# DIRECTIONS FOR THIS TASK
Transcribe only the part of the listing below that begins at the line containing "As shown within" and runs to its final line, keeping both ends.

# MATERIAL PROVIDED
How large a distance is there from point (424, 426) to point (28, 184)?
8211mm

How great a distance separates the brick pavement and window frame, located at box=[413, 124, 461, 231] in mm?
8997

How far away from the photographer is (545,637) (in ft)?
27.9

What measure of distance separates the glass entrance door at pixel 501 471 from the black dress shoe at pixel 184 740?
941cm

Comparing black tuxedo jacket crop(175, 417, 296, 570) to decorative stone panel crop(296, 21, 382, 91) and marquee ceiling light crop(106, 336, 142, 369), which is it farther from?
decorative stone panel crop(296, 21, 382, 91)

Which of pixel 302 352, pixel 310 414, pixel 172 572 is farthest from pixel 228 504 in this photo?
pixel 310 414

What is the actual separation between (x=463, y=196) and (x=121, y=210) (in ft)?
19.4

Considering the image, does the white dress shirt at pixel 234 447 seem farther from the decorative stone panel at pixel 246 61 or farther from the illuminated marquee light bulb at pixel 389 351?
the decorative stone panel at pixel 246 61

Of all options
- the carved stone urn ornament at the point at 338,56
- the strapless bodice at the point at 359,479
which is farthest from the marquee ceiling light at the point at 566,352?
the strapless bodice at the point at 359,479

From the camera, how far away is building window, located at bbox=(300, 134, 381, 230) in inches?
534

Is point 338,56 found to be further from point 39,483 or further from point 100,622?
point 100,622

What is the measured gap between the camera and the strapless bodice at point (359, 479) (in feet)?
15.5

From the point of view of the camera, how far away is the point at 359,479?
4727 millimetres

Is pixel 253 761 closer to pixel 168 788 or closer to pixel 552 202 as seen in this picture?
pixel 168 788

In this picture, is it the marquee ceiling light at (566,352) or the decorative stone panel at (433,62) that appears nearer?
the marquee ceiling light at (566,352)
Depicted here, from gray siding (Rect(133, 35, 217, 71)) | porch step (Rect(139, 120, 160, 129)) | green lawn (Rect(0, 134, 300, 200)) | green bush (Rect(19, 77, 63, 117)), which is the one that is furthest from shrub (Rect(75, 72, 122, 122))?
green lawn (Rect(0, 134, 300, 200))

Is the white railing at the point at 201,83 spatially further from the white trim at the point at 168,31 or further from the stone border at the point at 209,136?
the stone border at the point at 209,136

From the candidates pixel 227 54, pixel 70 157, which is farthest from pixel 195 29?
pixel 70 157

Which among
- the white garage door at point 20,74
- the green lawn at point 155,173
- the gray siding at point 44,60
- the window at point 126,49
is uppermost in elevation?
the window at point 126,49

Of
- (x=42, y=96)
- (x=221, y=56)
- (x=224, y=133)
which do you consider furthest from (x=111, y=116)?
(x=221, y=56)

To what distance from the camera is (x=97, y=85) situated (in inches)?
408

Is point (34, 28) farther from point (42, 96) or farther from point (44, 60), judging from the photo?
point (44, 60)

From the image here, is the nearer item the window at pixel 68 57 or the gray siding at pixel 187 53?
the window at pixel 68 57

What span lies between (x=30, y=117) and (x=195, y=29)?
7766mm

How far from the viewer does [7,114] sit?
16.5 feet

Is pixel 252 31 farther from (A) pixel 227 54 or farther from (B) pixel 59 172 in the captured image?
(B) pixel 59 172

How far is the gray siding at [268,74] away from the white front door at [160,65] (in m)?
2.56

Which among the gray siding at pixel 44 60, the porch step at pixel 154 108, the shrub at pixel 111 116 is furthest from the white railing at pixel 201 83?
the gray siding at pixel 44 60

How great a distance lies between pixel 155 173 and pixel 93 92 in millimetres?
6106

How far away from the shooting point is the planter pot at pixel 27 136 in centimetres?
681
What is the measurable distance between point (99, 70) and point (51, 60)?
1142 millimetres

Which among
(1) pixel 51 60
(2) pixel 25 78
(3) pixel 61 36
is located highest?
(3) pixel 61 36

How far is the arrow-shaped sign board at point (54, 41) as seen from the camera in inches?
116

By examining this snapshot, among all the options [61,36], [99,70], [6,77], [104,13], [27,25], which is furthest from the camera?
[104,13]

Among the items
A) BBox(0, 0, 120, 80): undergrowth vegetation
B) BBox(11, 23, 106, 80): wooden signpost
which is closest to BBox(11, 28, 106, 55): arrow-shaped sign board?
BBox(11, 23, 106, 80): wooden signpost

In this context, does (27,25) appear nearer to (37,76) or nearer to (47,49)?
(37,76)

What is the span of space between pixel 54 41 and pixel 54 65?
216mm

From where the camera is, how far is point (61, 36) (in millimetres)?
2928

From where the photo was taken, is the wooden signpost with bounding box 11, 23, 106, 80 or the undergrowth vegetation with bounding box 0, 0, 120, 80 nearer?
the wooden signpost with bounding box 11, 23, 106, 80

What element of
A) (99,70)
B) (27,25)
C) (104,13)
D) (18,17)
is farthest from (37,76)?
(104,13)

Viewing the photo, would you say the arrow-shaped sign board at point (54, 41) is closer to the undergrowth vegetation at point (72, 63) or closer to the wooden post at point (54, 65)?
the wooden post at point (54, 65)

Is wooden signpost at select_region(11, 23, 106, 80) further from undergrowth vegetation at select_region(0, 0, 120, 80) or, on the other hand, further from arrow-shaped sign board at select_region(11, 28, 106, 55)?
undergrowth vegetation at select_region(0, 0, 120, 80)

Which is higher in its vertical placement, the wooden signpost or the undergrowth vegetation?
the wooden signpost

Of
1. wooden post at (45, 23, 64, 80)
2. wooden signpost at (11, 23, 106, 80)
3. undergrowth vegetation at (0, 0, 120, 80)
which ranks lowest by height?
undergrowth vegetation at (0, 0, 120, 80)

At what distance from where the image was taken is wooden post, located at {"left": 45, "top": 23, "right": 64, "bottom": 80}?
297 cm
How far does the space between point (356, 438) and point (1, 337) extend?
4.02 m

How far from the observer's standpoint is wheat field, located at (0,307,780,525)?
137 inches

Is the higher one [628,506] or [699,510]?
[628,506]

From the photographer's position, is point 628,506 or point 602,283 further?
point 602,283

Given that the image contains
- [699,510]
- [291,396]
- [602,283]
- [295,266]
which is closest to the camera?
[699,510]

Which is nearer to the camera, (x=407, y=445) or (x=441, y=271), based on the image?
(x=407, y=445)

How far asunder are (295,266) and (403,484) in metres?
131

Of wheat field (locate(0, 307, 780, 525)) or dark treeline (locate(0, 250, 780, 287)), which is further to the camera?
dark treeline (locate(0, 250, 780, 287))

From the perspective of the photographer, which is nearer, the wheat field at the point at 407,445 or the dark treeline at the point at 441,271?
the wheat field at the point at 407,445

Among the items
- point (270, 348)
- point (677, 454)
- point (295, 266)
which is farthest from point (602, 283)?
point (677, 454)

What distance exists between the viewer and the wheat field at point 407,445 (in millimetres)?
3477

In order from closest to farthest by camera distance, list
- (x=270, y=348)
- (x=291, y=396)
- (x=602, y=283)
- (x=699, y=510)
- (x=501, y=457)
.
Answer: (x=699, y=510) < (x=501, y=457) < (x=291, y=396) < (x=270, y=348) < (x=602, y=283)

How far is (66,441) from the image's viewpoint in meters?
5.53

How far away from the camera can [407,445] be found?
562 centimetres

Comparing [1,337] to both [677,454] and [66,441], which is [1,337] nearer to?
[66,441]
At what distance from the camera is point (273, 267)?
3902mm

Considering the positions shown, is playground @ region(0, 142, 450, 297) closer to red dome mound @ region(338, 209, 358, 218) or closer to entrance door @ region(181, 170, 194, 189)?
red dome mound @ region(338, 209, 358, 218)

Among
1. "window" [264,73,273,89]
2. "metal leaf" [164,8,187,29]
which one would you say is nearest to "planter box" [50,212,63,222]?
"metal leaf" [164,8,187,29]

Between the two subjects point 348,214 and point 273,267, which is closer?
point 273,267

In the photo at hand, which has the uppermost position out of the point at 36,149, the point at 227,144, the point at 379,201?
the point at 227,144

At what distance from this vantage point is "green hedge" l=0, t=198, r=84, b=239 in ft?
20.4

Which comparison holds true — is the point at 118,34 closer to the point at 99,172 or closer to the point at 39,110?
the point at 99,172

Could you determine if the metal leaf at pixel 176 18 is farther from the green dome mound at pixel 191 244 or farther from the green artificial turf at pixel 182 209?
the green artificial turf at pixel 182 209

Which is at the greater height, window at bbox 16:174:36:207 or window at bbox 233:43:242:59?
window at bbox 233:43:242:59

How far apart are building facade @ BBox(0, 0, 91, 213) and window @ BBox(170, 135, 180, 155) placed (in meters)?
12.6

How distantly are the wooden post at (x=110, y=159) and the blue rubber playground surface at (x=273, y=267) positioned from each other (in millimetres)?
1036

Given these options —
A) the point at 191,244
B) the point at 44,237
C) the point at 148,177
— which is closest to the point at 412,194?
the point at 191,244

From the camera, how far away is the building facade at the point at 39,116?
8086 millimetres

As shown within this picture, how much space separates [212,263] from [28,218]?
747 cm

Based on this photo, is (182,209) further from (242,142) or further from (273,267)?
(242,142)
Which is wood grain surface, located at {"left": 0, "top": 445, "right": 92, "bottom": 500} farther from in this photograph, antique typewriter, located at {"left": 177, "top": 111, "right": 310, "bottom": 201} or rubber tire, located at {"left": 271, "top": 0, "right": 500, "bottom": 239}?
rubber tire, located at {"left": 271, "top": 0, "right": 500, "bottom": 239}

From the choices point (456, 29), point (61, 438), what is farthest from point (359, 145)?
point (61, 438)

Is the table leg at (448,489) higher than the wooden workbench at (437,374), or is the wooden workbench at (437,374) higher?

# OUTPUT OF THE EXERCISE
As shown within this picture, how much space separates [212,263] from [28,218]?
747 cm

Based on this photo, is (182,209) further from (242,142) or further from (273,267)?
(242,142)
Which is wood grain surface, located at {"left": 0, "top": 445, "right": 92, "bottom": 500} farther from in this photograph, antique typewriter, located at {"left": 177, "top": 111, "right": 310, "bottom": 201} or rubber tire, located at {"left": 271, "top": 0, "right": 500, "bottom": 239}?
rubber tire, located at {"left": 271, "top": 0, "right": 500, "bottom": 239}

From the choices point (456, 29), point (61, 438), what is farthest from point (359, 145)?
point (61, 438)

Is the table leg at (448,489) higher than the wooden workbench at (437,374), or is the wooden workbench at (437,374) higher?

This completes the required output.